Westmont hosted a community event with education and financial representatives exploring the best ways low-income students can fund a college education on Nov. 15. About 100 underprivileged high school students and their families attended “Affording Your Dream College,” which was held in partnership with several county education initiatives.

Affording College photo by Josh Guinto

“Education is the most powerful and transformative tool that helps shape the future and change the lives of communities,” says Irene Neller, vice president for enrollment, marketing and communication. “Formal education is about gaining the knowledge and life skills to become a better person, which then creates a better society. We all want to become the better versions of ourselves and education is the means of life-changing experiences. But we also know that for many local families, affording a college degree can seem daunting. This partnership addresses affordability, opportunity, so we can inspire students to dream big with great hopeful realities.”

Speakers included Sean Smith, Westmont director of financial aid, Brianna Aguilar from Montecito Bank and Trust. Both offered expertise and advise on the many ways one can pay for college. The evening included representatives from Resilience, Education, Adventure, Community and Health (REACH), Program for Effective Access to College (PEAC), and Mission Scholars.

REACH is a two-and-a-half-year fellowship for students in Santa Barbara County that prepares students to take control of their future. REACH is able to work with students as they transition from high school to college and provide resources and community partner connections to make the best informed decisions. By combining academic and outdoor components, REACH supports students through the SAT/ACT process, college applications and the transition of their first year of college. They also get the opportunity to learn life skills through outdoor activities.

PEAC is a college readiness and access program to help close the achievement gap and change the trajectory of low-income, first-generation college students. PEAC provides a system of academic and social-emotional support to guarantee students are prepared to enter a university.

Mission Scholars uses comprehensive college admissions guidance, mentorship, and career development training to help low income students reach their full potential and become a change in their communities.

During the event, five students received their admission to Westmont, including four Augustinian candidates, a select group of students from around the world who will compete for scholarships worth 85 percent of tuition.

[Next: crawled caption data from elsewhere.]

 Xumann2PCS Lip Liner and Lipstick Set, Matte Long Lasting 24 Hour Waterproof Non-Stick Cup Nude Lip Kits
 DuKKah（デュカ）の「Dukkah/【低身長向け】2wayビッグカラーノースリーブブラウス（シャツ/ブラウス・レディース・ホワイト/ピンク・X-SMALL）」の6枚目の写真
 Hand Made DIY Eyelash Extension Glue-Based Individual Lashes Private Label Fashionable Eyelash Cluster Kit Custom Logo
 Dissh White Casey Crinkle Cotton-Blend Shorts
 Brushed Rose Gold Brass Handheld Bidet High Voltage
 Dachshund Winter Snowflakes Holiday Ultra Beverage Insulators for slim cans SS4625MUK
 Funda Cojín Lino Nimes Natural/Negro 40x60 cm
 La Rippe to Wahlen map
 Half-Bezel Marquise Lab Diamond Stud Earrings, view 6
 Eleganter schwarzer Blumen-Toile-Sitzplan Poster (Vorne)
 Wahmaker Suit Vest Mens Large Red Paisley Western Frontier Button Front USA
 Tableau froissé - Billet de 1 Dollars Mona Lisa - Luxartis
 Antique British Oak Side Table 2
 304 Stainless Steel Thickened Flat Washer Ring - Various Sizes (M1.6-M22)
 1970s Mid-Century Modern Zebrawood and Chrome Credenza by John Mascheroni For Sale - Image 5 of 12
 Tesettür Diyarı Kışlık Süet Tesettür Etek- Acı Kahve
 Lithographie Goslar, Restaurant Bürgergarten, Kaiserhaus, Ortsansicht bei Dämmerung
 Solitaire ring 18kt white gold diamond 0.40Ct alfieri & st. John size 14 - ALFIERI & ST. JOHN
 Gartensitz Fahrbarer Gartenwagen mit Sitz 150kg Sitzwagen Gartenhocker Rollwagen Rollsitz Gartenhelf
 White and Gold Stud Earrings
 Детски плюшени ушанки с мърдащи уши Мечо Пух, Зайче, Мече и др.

“I loved seeing our local families gather together for a night organized for their students in mind,” says Araceli Espinoza, Westmont guest and campus relations manager. “This type of event helps students and parents with financial college preparation to establish a strong financial foundation.  A strong foundation is crucial for our students to reach academic success that can establish a generational change for many of these families.  The entire event was filled with purpose, but admitting five students to Westmont, and seeing the smiles and tears from the audience made the event a night to remember.”